TRECHO DA PÁGINA
···

Escrito por Carolina Freitas Costa, estudante do Programa de Tutoria Avançada 2023


Introdução

Em 2009, a revista Time elencou dez ideias que estavam transformando o mundo. Uma delas dizia respeito ao reaparecimento do Calvinismo no cenário norte-americano, e, consequentemente, no cenário mundial1. No Brasil, o movimento do Novo Calvinismo ganhou força na internet, levando muitos cristãos a se interessarem por conteúdo teológico2. Surge, então, a seguinte questão: qual a tarefa da teologia? 

Não poucas vezes, tópicos teológicos foram motivo de discussões inúteis e inconvenientes, afastando as pessoas uma das outras e do próprio Deus, visto que é fácil para pecadores superestimar a extensão do seu conhecimento, além de esquecer do amor como um importante conceito epistemológico (Cf. 1 Co 8:1-3) (FRAME, 2010, p. 171). Diante disso, este artigo pretende dissertar sobre as visões de John Frame e Kevin Vanhoozer a respeito da natureza da teologia e como ela cumpre a tarefa de aproximar o ser humano do seu Criador e Senhor em cada aspecto da vida.

A natureza da teologia

Seguindo os passos do reformador João Calvino, o teólogo e filósofo americano John Frame pretende compreender como se dá o conhecer a Deus, tendo como base a Revelação Especial. Com este fim, Frame sustenta a ideia de que o verdadeiro conhecimento de Deus demanda conhecê-lo como Senhor, o que, por sua vez, significa conhecer sua autoridade, seu controle e sua presença (FRAME, 2010, p. 34). Deste modo, em vista do senhorio divino, as objeções agnósticas perdem sua força, pois o Deus da Escritura é, ao mesmo tempo, transcendente e imanente, sendo uma personalidade absoluta (FRAME, 2010, p. 33). Nas suas palavras:

Porque Deus controla todas as coisas, ele adentra o seu mundo — o nosso mundo — sem ser relativizado por ele, sem perder sua divindade. Dessa maneira, ao conhecer o nosso mundo, conhecemos Deus. Porque Deus é a suprema autoridade, o autor de todos os critérios pelos quais fazemos julgamentos ou chegamos a conclusões, nós o conhecemos mais certamente do que conhecemos qualquer outro fato do mundo. E porque Deus é o Ser supremamente presente, ele é inevitável, não há como escaparmos dele. O mundo não se fecha para Deus, impedindo-o de entrar; ele não é incapacitado de revelar-se por causa da finidade da mente humana. Ao contrário, toda realidade revela Deus (FRAME, 2010, p. 35–36).

Por sua vez, Vanhoozer elabora a ideia de que “conhecer a Deus é se alistar no teatro participativo” (VANHOOZER, 2016, p. 94). Seu pensamento sobre doutrina e conhecimento de Deus ligado à metáfora do teatro encontram, segundo ele, pelo menos três benefícios: primeiro, revigorar a imaginação, a qual tem sido enfraquecida pelas banalidades oferecidas pela cultura contemporânea; segundo, pensar na vida diária como repleta de tensão e urgência, implicando em saber como agir em novas e complexas situações de maneira correspondente com o evangelho; terceiro, enriquecer a avaliação do que está envolvido na autoridade bíblica e no fazer teologia, relacionando o texto e a interpretação por meio da atuação.

···

REGISTROS FORNECIDOS
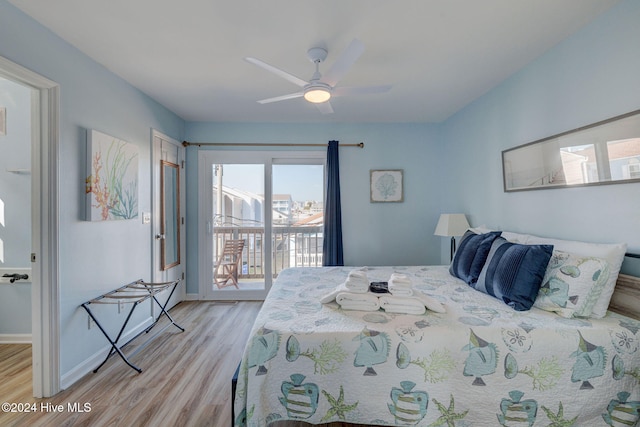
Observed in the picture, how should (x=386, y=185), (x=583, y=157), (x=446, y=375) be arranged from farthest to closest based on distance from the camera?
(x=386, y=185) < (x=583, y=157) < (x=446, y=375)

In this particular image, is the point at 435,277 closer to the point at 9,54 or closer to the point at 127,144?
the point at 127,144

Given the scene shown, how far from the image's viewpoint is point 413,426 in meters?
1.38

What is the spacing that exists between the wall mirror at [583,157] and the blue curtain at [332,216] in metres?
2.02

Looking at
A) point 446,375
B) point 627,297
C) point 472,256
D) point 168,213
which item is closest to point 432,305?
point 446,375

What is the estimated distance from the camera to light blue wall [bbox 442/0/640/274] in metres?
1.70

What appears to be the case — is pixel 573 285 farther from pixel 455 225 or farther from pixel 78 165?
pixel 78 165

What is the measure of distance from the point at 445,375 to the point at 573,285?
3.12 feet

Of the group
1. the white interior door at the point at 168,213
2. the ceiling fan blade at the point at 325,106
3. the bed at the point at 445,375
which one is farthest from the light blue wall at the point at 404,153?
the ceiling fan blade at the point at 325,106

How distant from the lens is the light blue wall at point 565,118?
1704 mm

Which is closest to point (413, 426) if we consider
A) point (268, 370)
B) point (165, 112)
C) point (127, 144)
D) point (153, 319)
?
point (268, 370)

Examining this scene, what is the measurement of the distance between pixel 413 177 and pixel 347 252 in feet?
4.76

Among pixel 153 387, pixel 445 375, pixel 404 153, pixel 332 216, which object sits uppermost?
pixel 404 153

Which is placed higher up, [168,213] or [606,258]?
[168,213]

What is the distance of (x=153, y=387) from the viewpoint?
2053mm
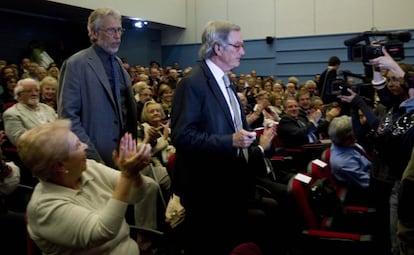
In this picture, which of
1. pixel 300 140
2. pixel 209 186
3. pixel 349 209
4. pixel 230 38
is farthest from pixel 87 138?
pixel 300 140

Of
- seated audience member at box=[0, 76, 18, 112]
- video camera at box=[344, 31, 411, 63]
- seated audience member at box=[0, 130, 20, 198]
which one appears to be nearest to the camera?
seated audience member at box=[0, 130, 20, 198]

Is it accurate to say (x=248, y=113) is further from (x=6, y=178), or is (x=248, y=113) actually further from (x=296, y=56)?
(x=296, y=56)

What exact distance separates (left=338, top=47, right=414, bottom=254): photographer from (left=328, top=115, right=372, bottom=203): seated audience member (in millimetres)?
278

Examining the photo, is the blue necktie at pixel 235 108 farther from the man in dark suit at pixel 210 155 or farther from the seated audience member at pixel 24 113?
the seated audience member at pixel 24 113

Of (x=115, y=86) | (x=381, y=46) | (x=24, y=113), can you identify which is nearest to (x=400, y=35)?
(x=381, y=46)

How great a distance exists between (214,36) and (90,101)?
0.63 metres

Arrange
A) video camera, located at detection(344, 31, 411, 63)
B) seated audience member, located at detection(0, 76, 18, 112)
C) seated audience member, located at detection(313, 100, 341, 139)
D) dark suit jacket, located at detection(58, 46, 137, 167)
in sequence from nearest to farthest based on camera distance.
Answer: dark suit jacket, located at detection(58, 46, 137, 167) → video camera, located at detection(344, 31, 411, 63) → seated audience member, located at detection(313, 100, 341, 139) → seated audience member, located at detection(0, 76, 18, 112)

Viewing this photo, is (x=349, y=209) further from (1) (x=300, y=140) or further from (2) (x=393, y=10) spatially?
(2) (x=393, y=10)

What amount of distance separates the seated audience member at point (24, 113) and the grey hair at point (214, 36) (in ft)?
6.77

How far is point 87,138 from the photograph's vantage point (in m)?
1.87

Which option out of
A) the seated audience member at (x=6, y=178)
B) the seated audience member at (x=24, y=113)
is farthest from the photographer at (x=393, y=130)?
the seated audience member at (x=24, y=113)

···

TAREFAS A REALIZAR
A - Segundo o texto sobre a natureza da teologia, por que as objeções agnósticas perdem sua força diante do senhorio divino? Responda em uma a três frases.
B - Mostre todas as linhas dos registros que contêm a palavra "farthest", levando em conta a diferença entre maiúsculas e minúsculas.

RESULTADOS POR TAREFA
A - Elas perdem sua força porque o Deus da Escritura é, ao mesmo tempo, transcendente e imanente, sendo uma personalidade absoluta.

B -
Observed in the picture, how should (x=386, y=185), (x=583, y=157), (x=446, y=375) be arranged from farthest to closest based on distance from the camera?
which one is farthest from the light blue wall at the point at 404,153?
is farthest from pixel 87 138?
in sequence from nearest to farthest based on camera distance.
is farthest from the photographer at (x=393, y=130)?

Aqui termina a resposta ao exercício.